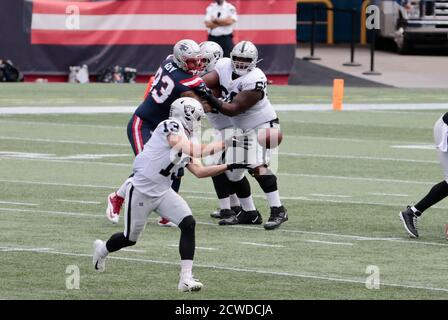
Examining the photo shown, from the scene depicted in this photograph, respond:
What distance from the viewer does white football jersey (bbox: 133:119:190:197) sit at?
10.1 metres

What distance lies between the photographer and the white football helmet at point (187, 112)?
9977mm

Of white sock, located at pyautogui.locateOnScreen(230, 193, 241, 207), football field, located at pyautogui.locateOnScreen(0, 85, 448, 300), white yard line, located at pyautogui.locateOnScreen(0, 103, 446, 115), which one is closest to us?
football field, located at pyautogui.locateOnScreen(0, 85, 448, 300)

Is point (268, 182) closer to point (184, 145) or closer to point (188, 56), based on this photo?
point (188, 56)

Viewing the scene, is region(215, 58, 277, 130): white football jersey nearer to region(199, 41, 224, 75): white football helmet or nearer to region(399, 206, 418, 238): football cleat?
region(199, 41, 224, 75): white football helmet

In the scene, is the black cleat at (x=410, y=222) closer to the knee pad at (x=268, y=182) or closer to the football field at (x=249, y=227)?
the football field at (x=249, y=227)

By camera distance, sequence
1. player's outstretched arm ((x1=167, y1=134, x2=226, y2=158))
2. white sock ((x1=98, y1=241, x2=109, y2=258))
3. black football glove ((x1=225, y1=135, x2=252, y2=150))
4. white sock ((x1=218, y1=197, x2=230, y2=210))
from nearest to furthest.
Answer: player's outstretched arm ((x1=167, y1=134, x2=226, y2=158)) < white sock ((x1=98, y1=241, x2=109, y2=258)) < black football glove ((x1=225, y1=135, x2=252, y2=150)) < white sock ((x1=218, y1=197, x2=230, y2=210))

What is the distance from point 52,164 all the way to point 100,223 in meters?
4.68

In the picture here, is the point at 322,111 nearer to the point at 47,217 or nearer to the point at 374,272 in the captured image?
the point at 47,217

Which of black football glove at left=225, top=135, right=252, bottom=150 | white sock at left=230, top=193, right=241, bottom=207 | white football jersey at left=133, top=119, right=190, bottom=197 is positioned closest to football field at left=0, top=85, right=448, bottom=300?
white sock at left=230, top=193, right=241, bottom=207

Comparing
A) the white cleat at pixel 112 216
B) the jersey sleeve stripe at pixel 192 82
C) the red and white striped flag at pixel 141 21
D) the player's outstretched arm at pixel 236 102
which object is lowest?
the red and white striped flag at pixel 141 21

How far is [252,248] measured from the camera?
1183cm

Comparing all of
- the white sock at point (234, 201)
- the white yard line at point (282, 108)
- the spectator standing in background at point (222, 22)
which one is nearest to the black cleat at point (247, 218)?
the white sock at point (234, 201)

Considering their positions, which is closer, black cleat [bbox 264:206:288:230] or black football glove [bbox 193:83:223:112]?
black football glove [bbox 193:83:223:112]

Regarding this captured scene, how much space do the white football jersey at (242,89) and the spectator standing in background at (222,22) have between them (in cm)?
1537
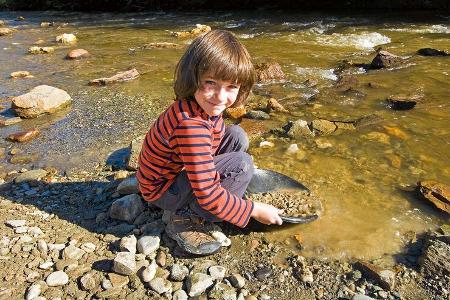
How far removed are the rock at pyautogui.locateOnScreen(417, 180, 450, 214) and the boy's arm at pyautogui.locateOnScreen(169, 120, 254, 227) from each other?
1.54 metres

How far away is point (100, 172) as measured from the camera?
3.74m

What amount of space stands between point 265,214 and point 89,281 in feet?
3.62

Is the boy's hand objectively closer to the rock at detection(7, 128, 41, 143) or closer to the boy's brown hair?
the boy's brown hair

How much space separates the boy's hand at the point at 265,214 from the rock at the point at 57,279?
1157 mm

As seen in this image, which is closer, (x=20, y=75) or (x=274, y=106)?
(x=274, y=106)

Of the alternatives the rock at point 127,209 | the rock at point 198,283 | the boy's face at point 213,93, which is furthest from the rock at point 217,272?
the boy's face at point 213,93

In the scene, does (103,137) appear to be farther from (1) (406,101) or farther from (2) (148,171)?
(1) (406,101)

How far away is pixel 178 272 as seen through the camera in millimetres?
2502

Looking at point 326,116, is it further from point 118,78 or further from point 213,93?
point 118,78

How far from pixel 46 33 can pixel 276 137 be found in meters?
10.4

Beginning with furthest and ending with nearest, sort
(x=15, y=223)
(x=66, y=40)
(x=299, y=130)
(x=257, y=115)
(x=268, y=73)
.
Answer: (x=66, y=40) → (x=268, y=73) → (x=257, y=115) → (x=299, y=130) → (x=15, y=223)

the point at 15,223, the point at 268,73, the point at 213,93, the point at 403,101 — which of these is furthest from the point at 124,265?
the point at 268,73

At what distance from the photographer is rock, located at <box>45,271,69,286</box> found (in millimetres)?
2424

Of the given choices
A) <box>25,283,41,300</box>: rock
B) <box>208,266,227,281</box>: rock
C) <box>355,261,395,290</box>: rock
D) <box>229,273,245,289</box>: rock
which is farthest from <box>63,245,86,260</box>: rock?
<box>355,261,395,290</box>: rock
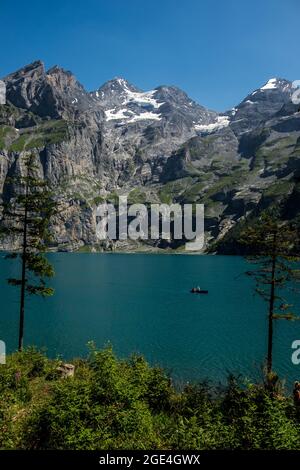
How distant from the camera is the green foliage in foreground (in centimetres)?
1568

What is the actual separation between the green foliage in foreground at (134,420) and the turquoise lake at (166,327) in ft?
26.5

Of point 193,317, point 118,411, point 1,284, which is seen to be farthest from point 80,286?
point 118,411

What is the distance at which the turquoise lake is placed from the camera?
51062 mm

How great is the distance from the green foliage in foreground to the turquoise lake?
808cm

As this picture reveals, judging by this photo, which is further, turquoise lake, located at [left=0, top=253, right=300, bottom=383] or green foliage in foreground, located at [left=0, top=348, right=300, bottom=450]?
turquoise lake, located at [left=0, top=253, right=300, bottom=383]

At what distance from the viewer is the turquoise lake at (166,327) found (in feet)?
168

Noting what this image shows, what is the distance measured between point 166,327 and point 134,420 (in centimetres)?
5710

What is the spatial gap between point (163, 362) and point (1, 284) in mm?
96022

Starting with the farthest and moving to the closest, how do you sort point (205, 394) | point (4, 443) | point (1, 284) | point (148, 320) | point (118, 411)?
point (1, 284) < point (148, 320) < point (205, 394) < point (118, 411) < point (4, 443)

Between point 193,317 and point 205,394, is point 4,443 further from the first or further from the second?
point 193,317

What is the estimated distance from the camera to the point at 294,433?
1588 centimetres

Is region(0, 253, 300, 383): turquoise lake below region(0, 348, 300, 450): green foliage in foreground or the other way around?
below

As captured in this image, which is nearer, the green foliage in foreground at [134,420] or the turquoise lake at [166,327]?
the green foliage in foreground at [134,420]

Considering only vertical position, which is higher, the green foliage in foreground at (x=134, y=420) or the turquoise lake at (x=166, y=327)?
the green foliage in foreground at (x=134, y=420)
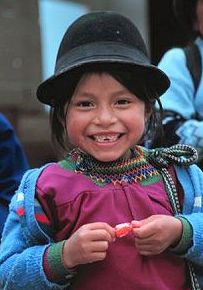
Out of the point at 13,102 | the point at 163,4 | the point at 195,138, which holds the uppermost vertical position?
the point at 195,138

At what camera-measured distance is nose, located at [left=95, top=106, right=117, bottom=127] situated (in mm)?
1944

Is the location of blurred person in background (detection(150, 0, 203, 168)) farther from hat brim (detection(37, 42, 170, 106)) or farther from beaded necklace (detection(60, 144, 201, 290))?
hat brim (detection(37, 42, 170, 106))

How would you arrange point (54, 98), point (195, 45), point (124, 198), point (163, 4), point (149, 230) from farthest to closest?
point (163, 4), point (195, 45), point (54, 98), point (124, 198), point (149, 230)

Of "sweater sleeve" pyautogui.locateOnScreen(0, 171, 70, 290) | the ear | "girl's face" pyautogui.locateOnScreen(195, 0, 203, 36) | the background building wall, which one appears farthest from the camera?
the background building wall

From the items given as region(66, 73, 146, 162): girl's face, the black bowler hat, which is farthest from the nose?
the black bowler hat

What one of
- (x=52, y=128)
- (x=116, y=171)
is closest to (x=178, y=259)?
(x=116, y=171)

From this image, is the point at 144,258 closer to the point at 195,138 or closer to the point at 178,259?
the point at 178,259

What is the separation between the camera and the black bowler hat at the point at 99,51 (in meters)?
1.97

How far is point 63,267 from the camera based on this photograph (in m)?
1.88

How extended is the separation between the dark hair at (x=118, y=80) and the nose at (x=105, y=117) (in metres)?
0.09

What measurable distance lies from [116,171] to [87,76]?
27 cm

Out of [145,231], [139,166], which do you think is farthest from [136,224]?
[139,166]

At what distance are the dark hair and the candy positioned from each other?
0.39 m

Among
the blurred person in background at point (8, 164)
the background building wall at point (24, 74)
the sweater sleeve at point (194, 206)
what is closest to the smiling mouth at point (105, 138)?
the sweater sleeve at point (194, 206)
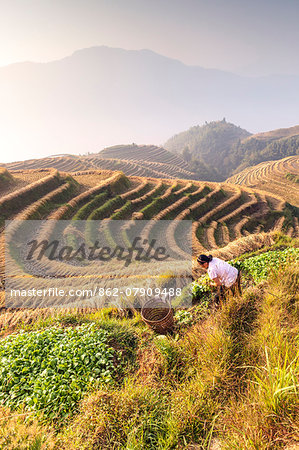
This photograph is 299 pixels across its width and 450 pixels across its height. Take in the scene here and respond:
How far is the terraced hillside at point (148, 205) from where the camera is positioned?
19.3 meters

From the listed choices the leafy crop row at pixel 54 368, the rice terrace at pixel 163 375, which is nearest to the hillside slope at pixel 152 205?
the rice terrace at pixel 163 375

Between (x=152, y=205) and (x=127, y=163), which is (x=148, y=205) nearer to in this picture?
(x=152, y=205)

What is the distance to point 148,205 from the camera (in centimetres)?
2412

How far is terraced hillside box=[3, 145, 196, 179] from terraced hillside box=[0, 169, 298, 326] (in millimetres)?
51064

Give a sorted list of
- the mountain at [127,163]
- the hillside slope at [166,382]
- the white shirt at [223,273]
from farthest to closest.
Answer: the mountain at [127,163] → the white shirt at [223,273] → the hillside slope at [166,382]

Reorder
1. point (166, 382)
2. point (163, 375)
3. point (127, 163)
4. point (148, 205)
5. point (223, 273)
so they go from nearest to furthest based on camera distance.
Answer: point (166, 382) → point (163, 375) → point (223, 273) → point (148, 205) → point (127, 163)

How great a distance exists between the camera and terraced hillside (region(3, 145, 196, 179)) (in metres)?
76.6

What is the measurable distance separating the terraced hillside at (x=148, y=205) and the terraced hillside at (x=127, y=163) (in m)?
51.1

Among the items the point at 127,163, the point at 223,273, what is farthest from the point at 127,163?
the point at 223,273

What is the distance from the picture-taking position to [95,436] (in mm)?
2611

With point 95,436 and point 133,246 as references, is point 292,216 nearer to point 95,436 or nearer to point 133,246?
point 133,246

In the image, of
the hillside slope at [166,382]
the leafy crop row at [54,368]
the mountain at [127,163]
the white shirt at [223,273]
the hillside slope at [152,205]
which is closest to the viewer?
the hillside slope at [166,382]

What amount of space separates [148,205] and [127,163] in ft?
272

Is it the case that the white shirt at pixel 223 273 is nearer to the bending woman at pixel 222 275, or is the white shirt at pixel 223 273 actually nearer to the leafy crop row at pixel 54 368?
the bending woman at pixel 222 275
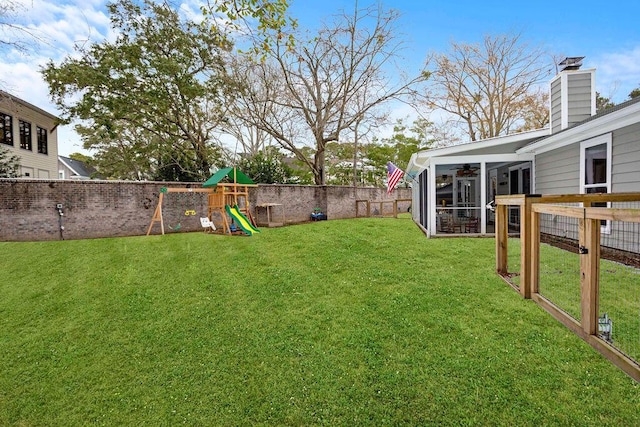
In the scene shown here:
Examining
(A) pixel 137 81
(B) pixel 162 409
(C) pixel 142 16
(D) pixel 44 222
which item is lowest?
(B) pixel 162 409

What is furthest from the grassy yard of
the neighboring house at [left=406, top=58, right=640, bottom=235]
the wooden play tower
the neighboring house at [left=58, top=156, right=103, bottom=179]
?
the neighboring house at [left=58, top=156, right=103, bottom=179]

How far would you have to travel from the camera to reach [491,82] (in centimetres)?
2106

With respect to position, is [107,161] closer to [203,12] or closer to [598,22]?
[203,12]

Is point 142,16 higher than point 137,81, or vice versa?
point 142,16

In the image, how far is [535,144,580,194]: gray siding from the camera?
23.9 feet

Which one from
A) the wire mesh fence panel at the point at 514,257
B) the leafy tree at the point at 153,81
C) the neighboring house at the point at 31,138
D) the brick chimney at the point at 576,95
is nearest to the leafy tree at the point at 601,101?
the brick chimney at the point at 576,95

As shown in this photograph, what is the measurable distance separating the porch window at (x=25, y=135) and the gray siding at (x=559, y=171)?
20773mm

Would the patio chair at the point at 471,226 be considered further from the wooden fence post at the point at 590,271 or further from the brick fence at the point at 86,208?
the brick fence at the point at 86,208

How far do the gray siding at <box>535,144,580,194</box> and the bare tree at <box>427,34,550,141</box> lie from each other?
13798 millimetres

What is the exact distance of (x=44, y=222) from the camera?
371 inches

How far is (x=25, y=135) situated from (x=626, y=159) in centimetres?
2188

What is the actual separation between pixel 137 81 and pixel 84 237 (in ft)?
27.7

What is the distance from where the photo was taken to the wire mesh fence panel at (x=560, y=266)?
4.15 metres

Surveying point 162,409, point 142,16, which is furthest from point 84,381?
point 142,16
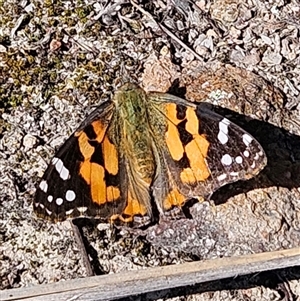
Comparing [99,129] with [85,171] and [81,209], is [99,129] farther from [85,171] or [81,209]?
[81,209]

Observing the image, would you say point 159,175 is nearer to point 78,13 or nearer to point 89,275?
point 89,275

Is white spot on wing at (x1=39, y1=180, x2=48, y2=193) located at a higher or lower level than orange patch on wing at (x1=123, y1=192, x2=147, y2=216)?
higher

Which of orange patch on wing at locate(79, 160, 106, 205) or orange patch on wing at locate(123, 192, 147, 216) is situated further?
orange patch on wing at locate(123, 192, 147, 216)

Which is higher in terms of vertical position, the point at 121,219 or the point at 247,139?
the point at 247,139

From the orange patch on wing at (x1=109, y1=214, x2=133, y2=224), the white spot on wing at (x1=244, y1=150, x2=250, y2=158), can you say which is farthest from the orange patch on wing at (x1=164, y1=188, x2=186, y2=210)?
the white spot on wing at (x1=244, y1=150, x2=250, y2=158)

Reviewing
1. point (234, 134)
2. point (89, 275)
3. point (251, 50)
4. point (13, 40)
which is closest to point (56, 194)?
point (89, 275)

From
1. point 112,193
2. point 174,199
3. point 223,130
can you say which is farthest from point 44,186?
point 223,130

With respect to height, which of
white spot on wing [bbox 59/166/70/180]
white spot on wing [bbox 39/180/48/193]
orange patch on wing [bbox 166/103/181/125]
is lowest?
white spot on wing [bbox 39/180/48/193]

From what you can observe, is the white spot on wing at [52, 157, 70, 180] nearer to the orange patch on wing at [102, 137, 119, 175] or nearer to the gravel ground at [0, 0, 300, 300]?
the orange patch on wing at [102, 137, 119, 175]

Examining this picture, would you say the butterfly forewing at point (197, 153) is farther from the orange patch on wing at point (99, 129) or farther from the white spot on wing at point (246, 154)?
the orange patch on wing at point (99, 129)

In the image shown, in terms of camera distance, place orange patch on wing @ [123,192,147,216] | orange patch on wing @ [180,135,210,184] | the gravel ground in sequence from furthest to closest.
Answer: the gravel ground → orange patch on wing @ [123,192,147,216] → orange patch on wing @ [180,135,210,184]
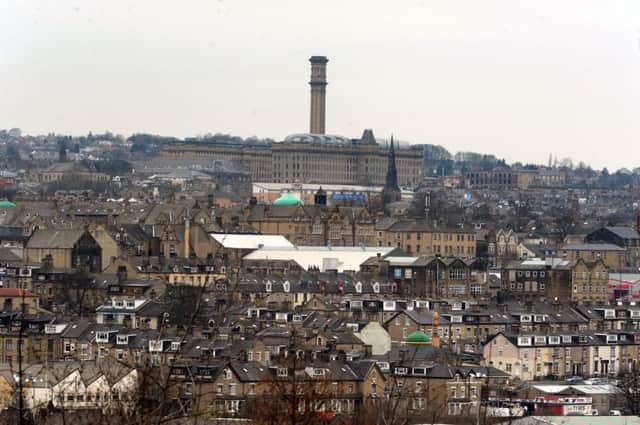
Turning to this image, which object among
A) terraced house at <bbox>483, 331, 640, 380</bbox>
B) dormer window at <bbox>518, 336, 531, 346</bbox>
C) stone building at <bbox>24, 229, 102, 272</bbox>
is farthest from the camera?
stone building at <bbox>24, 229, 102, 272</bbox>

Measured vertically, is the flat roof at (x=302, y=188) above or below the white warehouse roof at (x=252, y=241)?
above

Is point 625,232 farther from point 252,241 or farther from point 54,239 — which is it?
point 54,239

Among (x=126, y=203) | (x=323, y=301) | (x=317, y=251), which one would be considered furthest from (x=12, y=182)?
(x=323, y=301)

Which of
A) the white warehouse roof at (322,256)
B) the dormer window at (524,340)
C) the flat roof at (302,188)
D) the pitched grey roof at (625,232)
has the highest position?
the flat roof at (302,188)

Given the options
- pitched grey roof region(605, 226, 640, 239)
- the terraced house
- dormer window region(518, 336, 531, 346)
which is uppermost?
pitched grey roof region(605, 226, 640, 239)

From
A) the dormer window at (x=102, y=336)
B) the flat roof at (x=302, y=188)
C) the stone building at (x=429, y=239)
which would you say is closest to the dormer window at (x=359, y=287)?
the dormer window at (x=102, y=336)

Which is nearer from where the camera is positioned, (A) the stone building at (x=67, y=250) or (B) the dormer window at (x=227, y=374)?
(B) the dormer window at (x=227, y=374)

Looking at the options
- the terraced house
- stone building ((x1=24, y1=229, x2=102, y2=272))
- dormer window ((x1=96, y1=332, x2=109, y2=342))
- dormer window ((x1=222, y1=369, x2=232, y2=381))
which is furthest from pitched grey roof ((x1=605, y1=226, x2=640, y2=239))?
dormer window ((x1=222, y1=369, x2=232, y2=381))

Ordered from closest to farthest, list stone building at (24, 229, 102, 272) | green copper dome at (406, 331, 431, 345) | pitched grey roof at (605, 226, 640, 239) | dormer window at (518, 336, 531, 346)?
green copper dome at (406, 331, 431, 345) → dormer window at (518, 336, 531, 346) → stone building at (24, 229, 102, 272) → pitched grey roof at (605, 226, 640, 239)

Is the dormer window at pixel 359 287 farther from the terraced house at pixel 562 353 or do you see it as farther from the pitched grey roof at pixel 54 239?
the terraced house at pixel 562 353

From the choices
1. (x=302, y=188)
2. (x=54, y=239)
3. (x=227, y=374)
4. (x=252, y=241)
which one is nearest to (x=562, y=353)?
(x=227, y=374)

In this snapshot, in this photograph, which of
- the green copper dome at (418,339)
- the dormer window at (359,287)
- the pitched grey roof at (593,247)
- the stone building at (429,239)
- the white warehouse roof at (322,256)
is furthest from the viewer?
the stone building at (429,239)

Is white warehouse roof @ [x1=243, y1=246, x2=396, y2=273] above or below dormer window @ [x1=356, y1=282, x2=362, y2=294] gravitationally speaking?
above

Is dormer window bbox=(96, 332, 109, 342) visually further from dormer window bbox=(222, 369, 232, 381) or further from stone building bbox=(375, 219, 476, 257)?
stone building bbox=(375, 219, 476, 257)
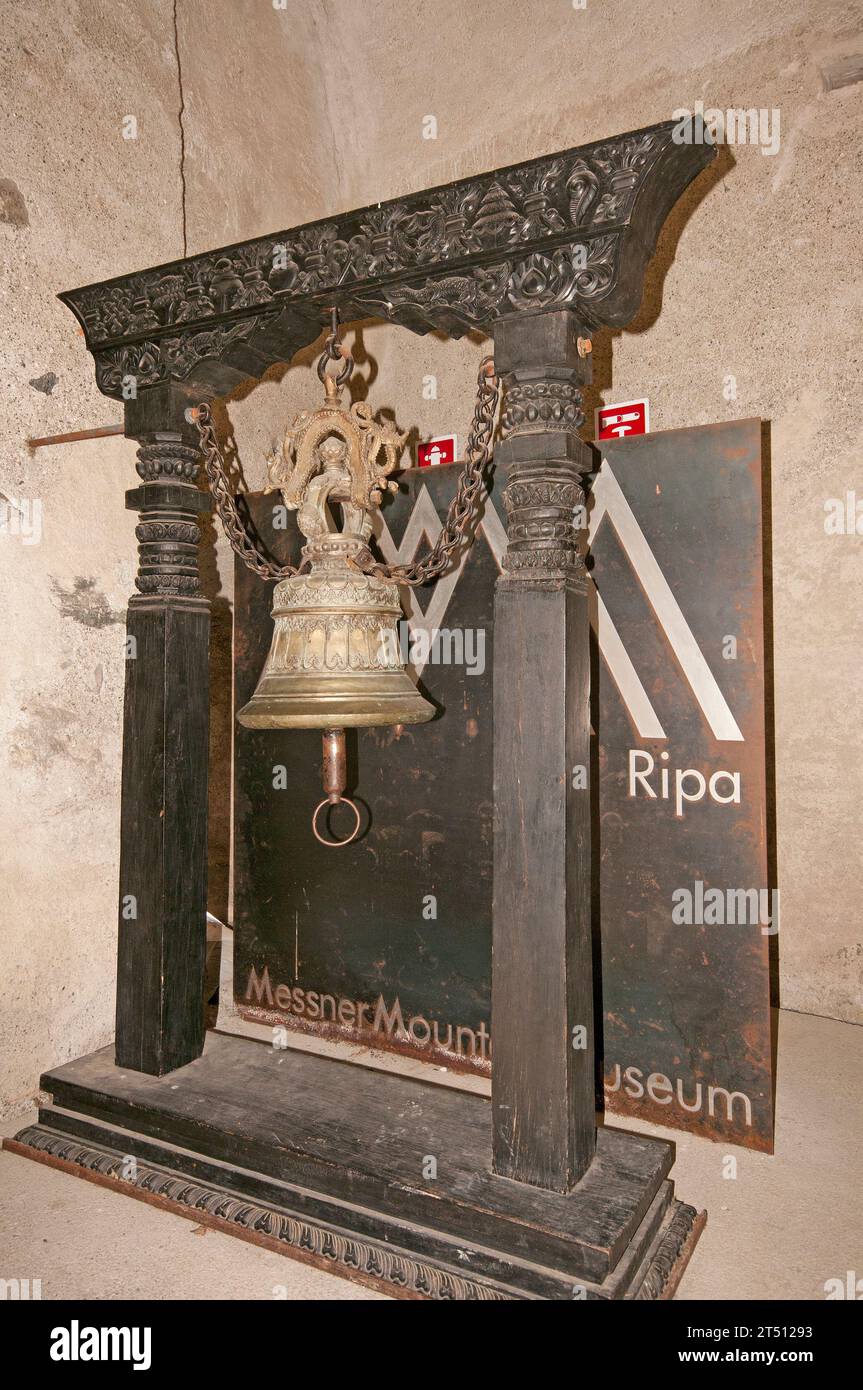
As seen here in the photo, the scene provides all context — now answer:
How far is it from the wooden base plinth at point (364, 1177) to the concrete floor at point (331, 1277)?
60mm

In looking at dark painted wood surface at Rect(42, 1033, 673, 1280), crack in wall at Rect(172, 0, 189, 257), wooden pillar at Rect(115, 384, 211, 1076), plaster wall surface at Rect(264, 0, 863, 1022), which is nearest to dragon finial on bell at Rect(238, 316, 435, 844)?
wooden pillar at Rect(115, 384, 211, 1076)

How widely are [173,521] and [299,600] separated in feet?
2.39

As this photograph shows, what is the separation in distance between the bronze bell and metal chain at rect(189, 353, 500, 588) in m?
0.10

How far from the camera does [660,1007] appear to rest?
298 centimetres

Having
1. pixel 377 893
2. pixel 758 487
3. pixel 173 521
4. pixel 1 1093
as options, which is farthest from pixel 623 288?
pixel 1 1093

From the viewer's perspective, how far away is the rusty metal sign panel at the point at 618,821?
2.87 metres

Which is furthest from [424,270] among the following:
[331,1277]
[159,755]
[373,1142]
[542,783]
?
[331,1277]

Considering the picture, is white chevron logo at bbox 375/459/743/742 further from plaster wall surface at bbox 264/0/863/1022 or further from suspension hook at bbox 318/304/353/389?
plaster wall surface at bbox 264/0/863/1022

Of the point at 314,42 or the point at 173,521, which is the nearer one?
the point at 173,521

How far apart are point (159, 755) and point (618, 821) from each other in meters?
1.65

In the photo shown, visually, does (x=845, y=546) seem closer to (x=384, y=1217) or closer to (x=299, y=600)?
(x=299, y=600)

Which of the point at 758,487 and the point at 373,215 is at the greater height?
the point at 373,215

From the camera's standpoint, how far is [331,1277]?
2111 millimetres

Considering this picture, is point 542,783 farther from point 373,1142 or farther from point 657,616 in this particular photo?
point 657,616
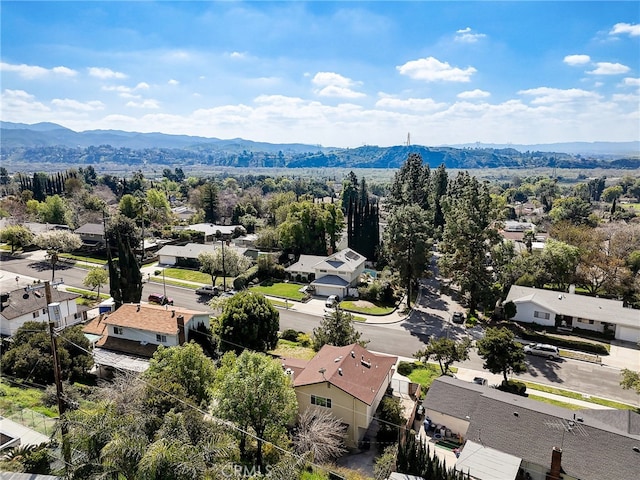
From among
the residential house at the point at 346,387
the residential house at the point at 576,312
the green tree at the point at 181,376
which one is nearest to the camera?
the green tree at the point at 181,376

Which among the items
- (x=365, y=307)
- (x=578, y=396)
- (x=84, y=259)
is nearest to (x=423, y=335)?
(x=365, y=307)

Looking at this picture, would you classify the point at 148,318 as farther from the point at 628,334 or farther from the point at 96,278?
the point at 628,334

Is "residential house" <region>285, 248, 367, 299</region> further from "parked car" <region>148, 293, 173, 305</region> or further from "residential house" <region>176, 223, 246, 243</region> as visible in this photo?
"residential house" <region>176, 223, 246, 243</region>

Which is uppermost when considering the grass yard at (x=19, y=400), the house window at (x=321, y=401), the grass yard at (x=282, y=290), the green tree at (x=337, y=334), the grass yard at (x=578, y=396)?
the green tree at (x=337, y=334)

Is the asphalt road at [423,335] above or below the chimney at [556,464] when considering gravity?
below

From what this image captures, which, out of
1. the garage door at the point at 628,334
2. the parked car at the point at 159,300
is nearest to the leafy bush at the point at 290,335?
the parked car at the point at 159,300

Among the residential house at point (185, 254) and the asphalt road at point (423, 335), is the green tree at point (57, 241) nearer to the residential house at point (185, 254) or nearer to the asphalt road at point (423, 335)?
※
Lay out the lines of the data above as a numbered list, from the line containing "How extended is" through the line containing "Answer: point (166, 382)", with both of those lines included. Leave out blank lines and pictures.

1. How extended is the separation between the dark hair at (x=118, y=80) and the nose at (x=105, y=117) (in metres)?
2. 0.09
3. What measurable distance lies from [116,171] to [87,76]?
4. 27 cm
5. Out of [145,231], [139,166], which do you think is farthest from [136,224]?
6. [139,166]
7. At what distance are the dark hair and the candy positioned from each other?
8. 0.39 m
9. Among
10. the blurred person in background at point (8, 164)
11. the background building wall at point (24, 74)
12. the sweater sleeve at point (194, 206)
13. what is closest to the smiling mouth at point (105, 138)?
14. the sweater sleeve at point (194, 206)
15. This photograph is 299 pixels across its width and 450 pixels across its height. Take in the scene here and respond:
16. How far is the terraced hillside at point (148, 205) from where the camera is positioned?
17. 19.3 meters
18. From the listed choices the leafy crop row at pixel 54 368, the rice terrace at pixel 163 375, which is nearest to the hillside slope at pixel 152 205?
19. the rice terrace at pixel 163 375
20. Between (x=152, y=205) and (x=127, y=163), which is (x=148, y=205) nearer to in this picture?
21. (x=152, y=205)
22. What is the distance to point 148,205 from the camera (in centimetres)?
23. 2412
24. How far is terraced hillside box=[3, 145, 196, 179] from terraced hillside box=[0, 169, 298, 326] (in millimetres)?
25. 51064
26. Give a sorted list of
27. - the mountain at [127,163]
28. - the hillside slope at [166,382]
29. - the white shirt at [223,273]
30. from farthest to closest.
31. Answer: the mountain at [127,163] → the white shirt at [223,273] → the hillside slope at [166,382]
32. Reorder
33. 1. point (166, 382)
34. 2. point (163, 375)
35. 3. point (127, 163)
36. 4. point (148, 205)
37. 5. point (223, 273)
38. so they go from nearest to furthest based on camera distance.
39. Answer: point (166, 382) → point (163, 375) → point (223, 273) → point (148, 205) → point (127, 163)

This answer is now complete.